KUTIPAN TEKS:
****************

Tadi pagi berlangsung Seminar Merajut Kebinekaan bertema “Kebinekaan Warisan Budaya Nusantara dalam Tantangan Masa Kini dan Mendatang”. Pilihan kebinekaan mengacu pada penyelenggaraan pilkada di beberapa wilayah, utamanya di Jakarta. Pilkada tersebut mengusik kesadaran sebagian masyarakat akan hal yang mendasar sebagai bangsa Indonesia, yaitu “akankah kita terpecah belah oleh perbedaan sejenak?”
Kebinekaan SARA yang menjadi identitas bangsa Indonesia “dipreteli”, digolong-golongkan, dan dikembalikan ke asal-muasalnya. Perbedaan yang semula berdampingan menjadi berhadapan, dan yang tadinya melengkapi menjadi menegasi. Sebutan mayoritas versus minoritas menjadi topik bahasan di diskusi, seminar, kampanye, acara televisi, media sosial, warung kopi, dan lain-lain. Mestikah kita diam? Nah, begitulah alasan penyelenggaraan seminar sebagaimana yang tertulis dalam brosur.

****************

DATA:

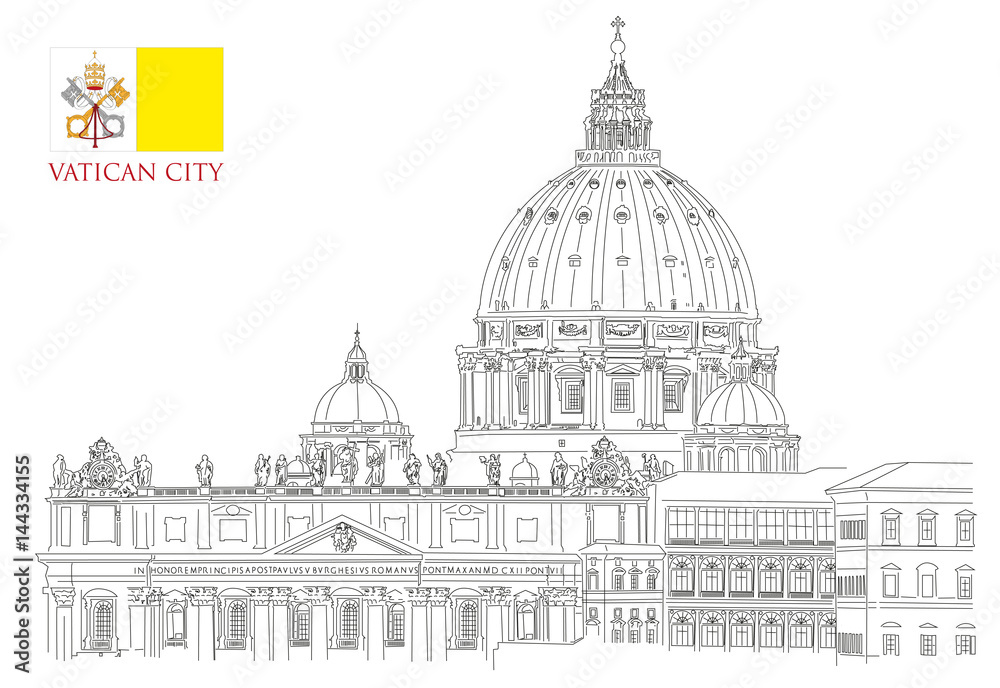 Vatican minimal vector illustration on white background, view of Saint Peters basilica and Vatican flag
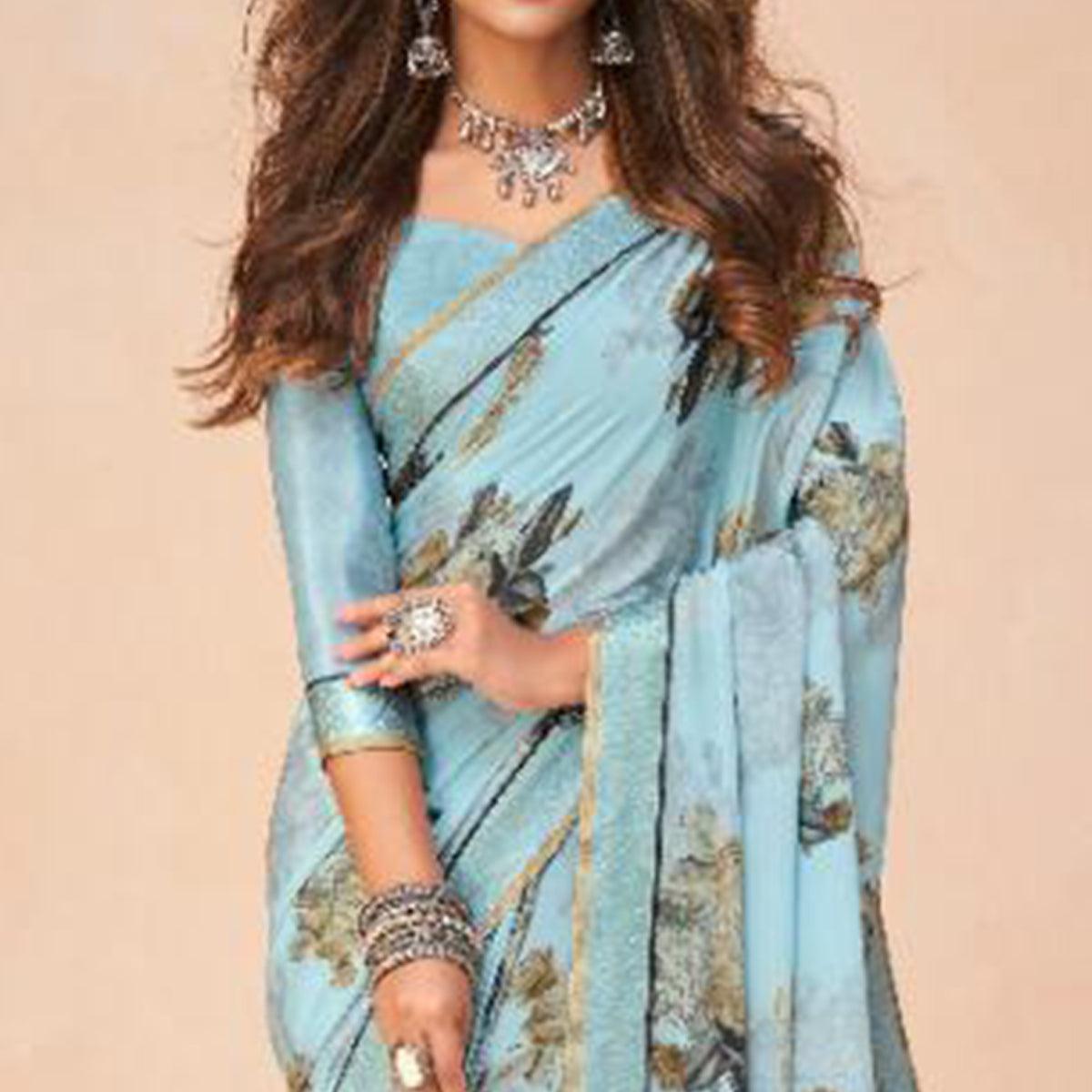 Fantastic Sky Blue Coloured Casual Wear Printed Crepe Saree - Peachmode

****************

Tolong lanjutkan tulisan tentang Seminar Merajut Kebinekaan di atas, dimulai tepat setelah kalimat terakhirnya.

Seminar Merajut Kebinekaan diselenggarakan oleh Ikatan Ahli Arkeologi Indonesia (IAAI) Komda Jabodetabek di Balai Agung. Para pembicara terdiri atas ahli genetika Prof. dr. Herawati Supolo-Sudoyo, membahas asal-usul orang Indonesia dari sudut pandang genetika; ahli arkeologi Prof. (Ris) Harry Truman Simanjuntak, membahas keberagaman budaya Indonesia masa lampau yang menunjukkan wujud keharmonisan budaya; dan dan antropolog Dr. Kartini Sjahrir, membahas perubahan budaya Indonesia hasil interaksi berbagai budaya dunia. Sebagai moderator Dr. Wiwin Djuwita Ramelan, pengajar Departemen Arkeologi UI.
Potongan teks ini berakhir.